A while back, I was visiting him and he told me he'd driven his truck to the little Goshen Public Library in Rockbridge County the week before and read some of my old Newsweek columns online. I was flattered and liked the idea of him making a special trip just to see what I'd been writing. He said he'd gotten the librarian to help him look them up on the computer. I said, "Next time you go, just use Google." My dad paused for a second and said, "What's that?"
That was probably the single moment in my life when I loved my father the most, and I wanted to be him, free of all of the technology and the pressure and worries that come with it.
That's not really possible in my current writing career, but I've moved a little bit in his direction since my exit from Newsweek. I've learned there are even other sections of the newspaper beyond political news. And you only have to read the parts of The Washington Post you enjoy, like Nationals baseball coverage and "Ask Carolyn." Is it me, or does she almost always take the side of the woman? I mean, sure Bob's in-laws are rude, but Amy should take a look in the mirror, too, you know what I mean? Now I get my Rick Santorum updates from Dan Savage in the City Paper rather than Politico.
And if I could vote for president today, I'd write in Liam Neeson, even though he wasn't born in this country. Hell, that didn't stop Obama from getting elected. Neeson can kill wolves with sharpened sticks and rescue kidnapped women from sex slave rings, two skills that will come in handy if the country's really going to hell as fast as the Tea Party people say. I don't think Mitt Romney could do either of those things, at least not as well. Maybe my dad could be Neeson's vice-president: Neeson-Tuttle: "We Have Guns and We're Not Afraid to Use Them." And nothing on earth makes you feel better about being 51 than knowing Neeson is 59. (Also, a good meme to start on Reddit would be Liam Neeson with a bloody wolf at his feet and the words: "They're always after me Lucky Charms." Someone should do that.)
Such are the things I think about now that I'm no longer paid to obsess about the news. Or I sit and wonder why, when you're in a coffee shop writing or just hanging out checking email, you never pause to think how dumb it is to ask the person who's been sitting beside you for five minutes to watch your laptop while you go to the bathroom or go outside to have a smoke. As if, you know, you and that person go way back. You made eye contact when he walked in and smiled knowingly at each other when you each had the same Mac product. So there is no way he would steal your $2,000 laptop. Have you ever stopped to think how a guy who looks and smells like Rasputin got that MacBook Air?
Some would say that I am a bad citizen, that instead of sitting around in coffee shops daydreaming I should become more engaged in this groundbreaking presidential race, and that our representative democracy in America was founded on the principles of citizen involvement, and ZZZzzzzzzzz. Wake me when it's over.

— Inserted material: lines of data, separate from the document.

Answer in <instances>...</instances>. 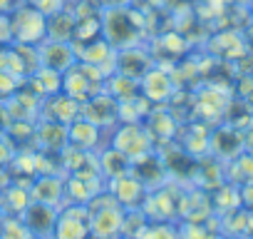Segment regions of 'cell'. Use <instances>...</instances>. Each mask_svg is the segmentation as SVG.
<instances>
[{"mask_svg":"<svg viewBox=\"0 0 253 239\" xmlns=\"http://www.w3.org/2000/svg\"><path fill=\"white\" fill-rule=\"evenodd\" d=\"M89 234V212L84 207H70L55 219V237L57 239H87Z\"/></svg>","mask_w":253,"mask_h":239,"instance_id":"1","label":"cell"},{"mask_svg":"<svg viewBox=\"0 0 253 239\" xmlns=\"http://www.w3.org/2000/svg\"><path fill=\"white\" fill-rule=\"evenodd\" d=\"M122 224H124V219L117 207V199L109 209H99L97 214H89V232H94L97 239H114L117 232L122 229Z\"/></svg>","mask_w":253,"mask_h":239,"instance_id":"2","label":"cell"},{"mask_svg":"<svg viewBox=\"0 0 253 239\" xmlns=\"http://www.w3.org/2000/svg\"><path fill=\"white\" fill-rule=\"evenodd\" d=\"M139 239H179V237L169 224H154L144 234H139Z\"/></svg>","mask_w":253,"mask_h":239,"instance_id":"3","label":"cell"},{"mask_svg":"<svg viewBox=\"0 0 253 239\" xmlns=\"http://www.w3.org/2000/svg\"><path fill=\"white\" fill-rule=\"evenodd\" d=\"M241 204H243L248 212H253V179L243 184V189H241Z\"/></svg>","mask_w":253,"mask_h":239,"instance_id":"4","label":"cell"}]
</instances>
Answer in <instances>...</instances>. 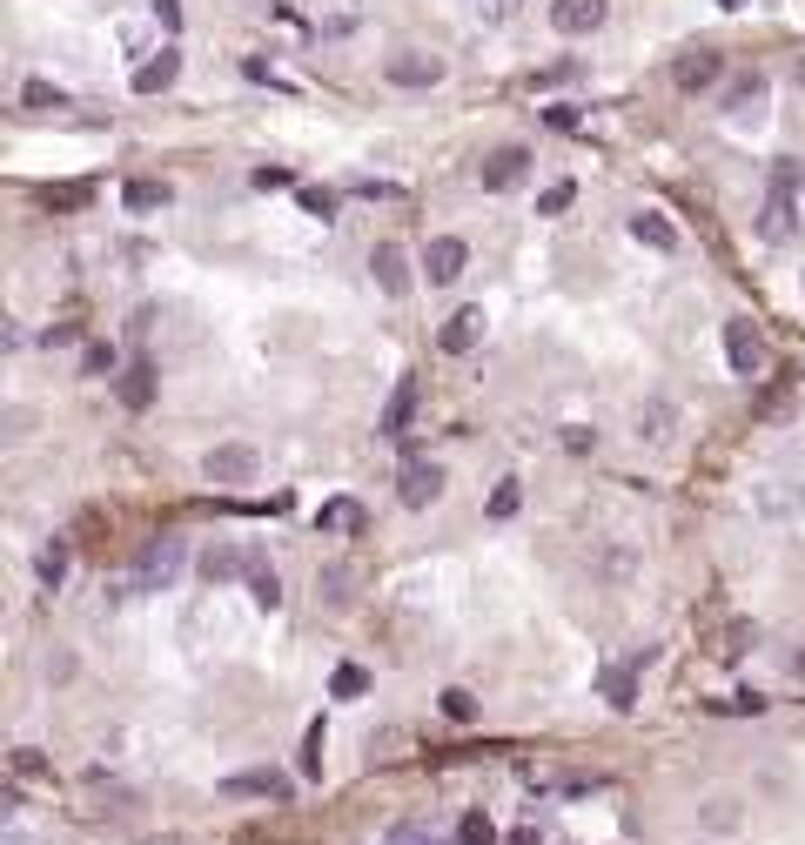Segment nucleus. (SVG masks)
Wrapping results in <instances>:
<instances>
[{
  "mask_svg": "<svg viewBox=\"0 0 805 845\" xmlns=\"http://www.w3.org/2000/svg\"><path fill=\"white\" fill-rule=\"evenodd\" d=\"M792 215H798V162H779V168H772V188H765V209H758V236H765V242L792 236Z\"/></svg>",
  "mask_w": 805,
  "mask_h": 845,
  "instance_id": "nucleus-1",
  "label": "nucleus"
},
{
  "mask_svg": "<svg viewBox=\"0 0 805 845\" xmlns=\"http://www.w3.org/2000/svg\"><path fill=\"white\" fill-rule=\"evenodd\" d=\"M181 564H188V544L181 537H155L141 557H135V591H168L181 578Z\"/></svg>",
  "mask_w": 805,
  "mask_h": 845,
  "instance_id": "nucleus-2",
  "label": "nucleus"
},
{
  "mask_svg": "<svg viewBox=\"0 0 805 845\" xmlns=\"http://www.w3.org/2000/svg\"><path fill=\"white\" fill-rule=\"evenodd\" d=\"M202 477L222 483V490H242V483L262 477V456H255V443H215V450L202 456Z\"/></svg>",
  "mask_w": 805,
  "mask_h": 845,
  "instance_id": "nucleus-3",
  "label": "nucleus"
},
{
  "mask_svg": "<svg viewBox=\"0 0 805 845\" xmlns=\"http://www.w3.org/2000/svg\"><path fill=\"white\" fill-rule=\"evenodd\" d=\"M382 74H390L397 88H437V81H443V61L424 54V48H397L390 61H382Z\"/></svg>",
  "mask_w": 805,
  "mask_h": 845,
  "instance_id": "nucleus-4",
  "label": "nucleus"
},
{
  "mask_svg": "<svg viewBox=\"0 0 805 845\" xmlns=\"http://www.w3.org/2000/svg\"><path fill=\"white\" fill-rule=\"evenodd\" d=\"M524 168H530V148L504 141V148H496V155H483V168H477L483 196H504V188H517V181H524Z\"/></svg>",
  "mask_w": 805,
  "mask_h": 845,
  "instance_id": "nucleus-5",
  "label": "nucleus"
},
{
  "mask_svg": "<svg viewBox=\"0 0 805 845\" xmlns=\"http://www.w3.org/2000/svg\"><path fill=\"white\" fill-rule=\"evenodd\" d=\"M397 496H403V510H430L437 496H443V470L424 464V456H410L403 477H397Z\"/></svg>",
  "mask_w": 805,
  "mask_h": 845,
  "instance_id": "nucleus-6",
  "label": "nucleus"
},
{
  "mask_svg": "<svg viewBox=\"0 0 805 845\" xmlns=\"http://www.w3.org/2000/svg\"><path fill=\"white\" fill-rule=\"evenodd\" d=\"M464 268H470V242H464V236H437V242H430V255H424V276H430L437 289H450L456 276H464Z\"/></svg>",
  "mask_w": 805,
  "mask_h": 845,
  "instance_id": "nucleus-7",
  "label": "nucleus"
},
{
  "mask_svg": "<svg viewBox=\"0 0 805 845\" xmlns=\"http://www.w3.org/2000/svg\"><path fill=\"white\" fill-rule=\"evenodd\" d=\"M604 14H611V0H551V27L570 34V41H578V34H598Z\"/></svg>",
  "mask_w": 805,
  "mask_h": 845,
  "instance_id": "nucleus-8",
  "label": "nucleus"
},
{
  "mask_svg": "<svg viewBox=\"0 0 805 845\" xmlns=\"http://www.w3.org/2000/svg\"><path fill=\"white\" fill-rule=\"evenodd\" d=\"M718 74H725V54H718V48H692V54H678L671 81H678L684 94H699V88H718Z\"/></svg>",
  "mask_w": 805,
  "mask_h": 845,
  "instance_id": "nucleus-9",
  "label": "nucleus"
},
{
  "mask_svg": "<svg viewBox=\"0 0 805 845\" xmlns=\"http://www.w3.org/2000/svg\"><path fill=\"white\" fill-rule=\"evenodd\" d=\"M369 276H376L382 295H410V255H403L397 242H376V249H369Z\"/></svg>",
  "mask_w": 805,
  "mask_h": 845,
  "instance_id": "nucleus-10",
  "label": "nucleus"
},
{
  "mask_svg": "<svg viewBox=\"0 0 805 845\" xmlns=\"http://www.w3.org/2000/svg\"><path fill=\"white\" fill-rule=\"evenodd\" d=\"M725 363H732V376H758L765 342L752 336V323H725Z\"/></svg>",
  "mask_w": 805,
  "mask_h": 845,
  "instance_id": "nucleus-11",
  "label": "nucleus"
},
{
  "mask_svg": "<svg viewBox=\"0 0 805 845\" xmlns=\"http://www.w3.org/2000/svg\"><path fill=\"white\" fill-rule=\"evenodd\" d=\"M437 342H443V356H470L477 342H483V310H456Z\"/></svg>",
  "mask_w": 805,
  "mask_h": 845,
  "instance_id": "nucleus-12",
  "label": "nucleus"
},
{
  "mask_svg": "<svg viewBox=\"0 0 805 845\" xmlns=\"http://www.w3.org/2000/svg\"><path fill=\"white\" fill-rule=\"evenodd\" d=\"M175 74H181V48H162L155 61L135 67V94H162V88H175Z\"/></svg>",
  "mask_w": 805,
  "mask_h": 845,
  "instance_id": "nucleus-13",
  "label": "nucleus"
},
{
  "mask_svg": "<svg viewBox=\"0 0 805 845\" xmlns=\"http://www.w3.org/2000/svg\"><path fill=\"white\" fill-rule=\"evenodd\" d=\"M228 798H289V779L282 772H236V779H222Z\"/></svg>",
  "mask_w": 805,
  "mask_h": 845,
  "instance_id": "nucleus-14",
  "label": "nucleus"
},
{
  "mask_svg": "<svg viewBox=\"0 0 805 845\" xmlns=\"http://www.w3.org/2000/svg\"><path fill=\"white\" fill-rule=\"evenodd\" d=\"M631 242H644V249L671 255V249H678V228H671L665 215H651V209H644V215H631Z\"/></svg>",
  "mask_w": 805,
  "mask_h": 845,
  "instance_id": "nucleus-15",
  "label": "nucleus"
},
{
  "mask_svg": "<svg viewBox=\"0 0 805 845\" xmlns=\"http://www.w3.org/2000/svg\"><path fill=\"white\" fill-rule=\"evenodd\" d=\"M410 416H416V376H403V382H397V396L382 403V437H403V430H410Z\"/></svg>",
  "mask_w": 805,
  "mask_h": 845,
  "instance_id": "nucleus-16",
  "label": "nucleus"
},
{
  "mask_svg": "<svg viewBox=\"0 0 805 845\" xmlns=\"http://www.w3.org/2000/svg\"><path fill=\"white\" fill-rule=\"evenodd\" d=\"M249 570H255V564H249L242 551H228V544L202 551V578H209V584H228V578H249Z\"/></svg>",
  "mask_w": 805,
  "mask_h": 845,
  "instance_id": "nucleus-17",
  "label": "nucleus"
},
{
  "mask_svg": "<svg viewBox=\"0 0 805 845\" xmlns=\"http://www.w3.org/2000/svg\"><path fill=\"white\" fill-rule=\"evenodd\" d=\"M122 209H128V215H155V209H168V181H148V175L128 181V188H122Z\"/></svg>",
  "mask_w": 805,
  "mask_h": 845,
  "instance_id": "nucleus-18",
  "label": "nucleus"
},
{
  "mask_svg": "<svg viewBox=\"0 0 805 845\" xmlns=\"http://www.w3.org/2000/svg\"><path fill=\"white\" fill-rule=\"evenodd\" d=\"M765 88H772V81H765L758 67H752V74H739V81L725 88V114H752V108L765 101Z\"/></svg>",
  "mask_w": 805,
  "mask_h": 845,
  "instance_id": "nucleus-19",
  "label": "nucleus"
},
{
  "mask_svg": "<svg viewBox=\"0 0 805 845\" xmlns=\"http://www.w3.org/2000/svg\"><path fill=\"white\" fill-rule=\"evenodd\" d=\"M671 422H678V409H671L665 396H651V403H638V437H651V443H665V437H671Z\"/></svg>",
  "mask_w": 805,
  "mask_h": 845,
  "instance_id": "nucleus-20",
  "label": "nucleus"
},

No, thanks. Instead of obsessing about brokered conventions or Obama's birth certificate, I've moved on to the life of book author and writing under the rubric "Americana" for TheAtlantic.com. (One of the regulars at my local bar asked me if that was the magazine with the cartoons.) I highly recommend book writing, by the way. It turns out you pretty much get to do whatever you want all day, with a little work thrown in here and there. You should quit your job and write a book, too. Right after mine is published.